══ EXTRACT TO READ ══
# Algerian Ambush Combat Footage (Graphic)



## JBS (Jul 26, 2010)

As the video starts, notice the small police vehicle (I think it is a Land Cruiser- white with green panels and a snorkel) bottom left.  [video]http://www.liveleak.com/view?i=d71_1280154632[/video]


----------



## Ranger_Smoothie (Jul 27, 2010)

Any idea on when this occurred? First I have seen of this video.


----------



## JBS (Jul 27, 2010)

Oops!  I meant to post this in *Modern Conflict* thread.

These are Algerian Salafist radicals that have proclaimed allegiance to Al-Qaida, taking out a police officer vehicle.  They want to overthrow the Algerian government and replace it with a Taliban-like fundamentalist regime. Algerian "National" police drive vehicles like this, and make checkpoints around the country, especially on the rural highway stretches between cities, and around military facilities.  The National Police are better funded than the city police around town that write tickets and harass you about parking.


----------



## Crusader74 (Jul 27, 2010)

Moved to Modern Conflict ...


Cowards fucking cowards!  Hope the Police saw this and can ID some  if not all of these bottom feeders..


----------



## Diamondback 2/2 (Jul 27, 2010)

Pretty fucked up for those Police officers, I am sure this will be a serious eye opener to their brothers in arms. Hopefully they will get some up armored vehicles in near future. 

Watching the video, I saw some well disciplined, well trained and well equipped fighters. They conducted a very successful linear ambush almost perfectly, picked perfect terrain, achieved fire superiority, stopped the vehicle in the kill zone, maintained security and assaulted through the objective. Even to the point of doing follow on “kill shots” while they assaulted through. They even maintained security as they cleared the vic, without having crossfire flaging... They were slow on the gathering of equipment and Intel, but all in all pretty fucking well executed….

I have seen NG Infantry platoons do a lot worse. 

I am not giving these bastards kudos on their ambush, just looking at it from a tactical view. What I saw in this video was some haji’s that have been trained by someone, who knows our play book very well.


----------



## Florida173 (Jul 27, 2010)

This stuff has been going on for a while now.  AQIM is the big threat group for the region.


----------



## pardus (Jul 27, 2010)

They did do a good job. I hope they are feed to pigs.

One point for everyone to think about here...

The govt of Algeria were themselves Muslim terrorists, who raped and butchered and bombed and shot innocent civilians for several years.
The old saying 'What goes around, comes around' is apt in this situation.

Boiled down, Karma's a bitch!

I hope they manage to defeat AQ etc... though. 



J.A.B. said:


> Pretty fucked up for those Police officers, I am sure this will be a serious eye opener to their brothers in arms. Hopefully they will get some up armored vehicles in near future.
> 
> Watching the video, I saw some well disciplined, well trained and well equipped fighters. They conducted a very successful linear ambush almost perfectly, picked perfect terrain, achieved fire superiority, stopped the vehicle in the kill zone, maintained security and assaulted through the objective. Even to the point of doing follow on “kill shots” while they assaulted through. They even maintained security as they cleared the vic, without having crossfire flaging... They were slow on the gathering of equipment and Intel, but all in all pretty fucking well executed….
> 
> ...


----------
═══
══ SUPPLIED RECORDS ══
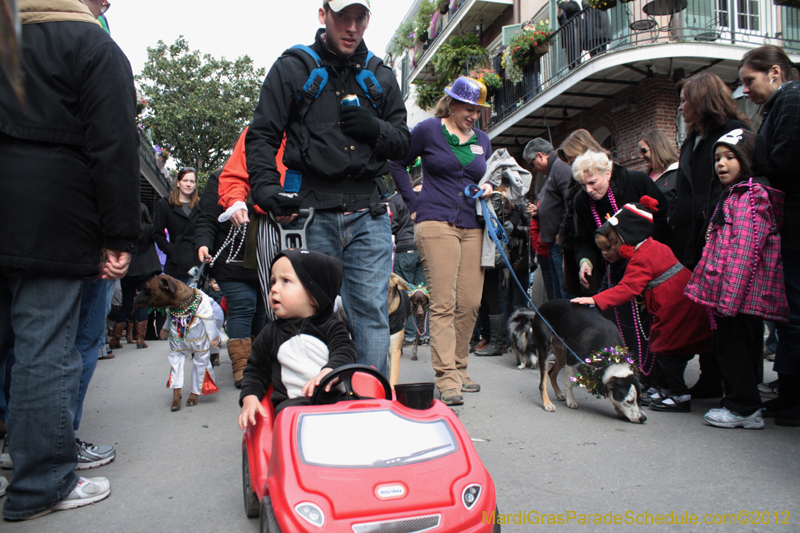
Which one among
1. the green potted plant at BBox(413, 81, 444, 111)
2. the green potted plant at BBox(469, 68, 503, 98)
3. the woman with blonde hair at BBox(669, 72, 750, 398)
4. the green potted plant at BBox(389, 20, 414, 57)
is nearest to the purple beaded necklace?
the woman with blonde hair at BBox(669, 72, 750, 398)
═══
→ PARTS OF THE EXERCISE:
a: Answer from the forum thread about the Algerian ambush, marking each answer (i), (ii), (iii) on its own line:
(i) Which thread did JBS say he had meant to post the video in?
(ii) Which group does Florida173 call the big threat group for the region?
(iii) What kind of vehicle does JBS think the small police vehicle is?
b: Format every line of the records as a Markdown table with the columns No. and Line, omitting blank lines. Leave the picture out of the table.
The thread and the records were drawn from separate sources.

→ CORRECT ANSWERS:
a:
(i) Modern Conflict
(ii) AQIM
(iii) A Land Cruiser

b:
| No. | Line |
|---|---|
| 1 | Which one among |
| 2 | 1. the green potted plant at BBox(413, 81, 444, 111) |
| 3 | 2. the green potted plant at BBox(469, 68, 503, 98) |
| 4 | 3. the woman with blonde hair at BBox(669, 72, 750, 398) |
| 5 | 4. the green potted plant at BBox(389, 20, 414, 57) |
| 6 | is nearest to the purple beaded necklace? |
| 7 | the woman with blonde hair at BBox(669, 72, 750, 398) |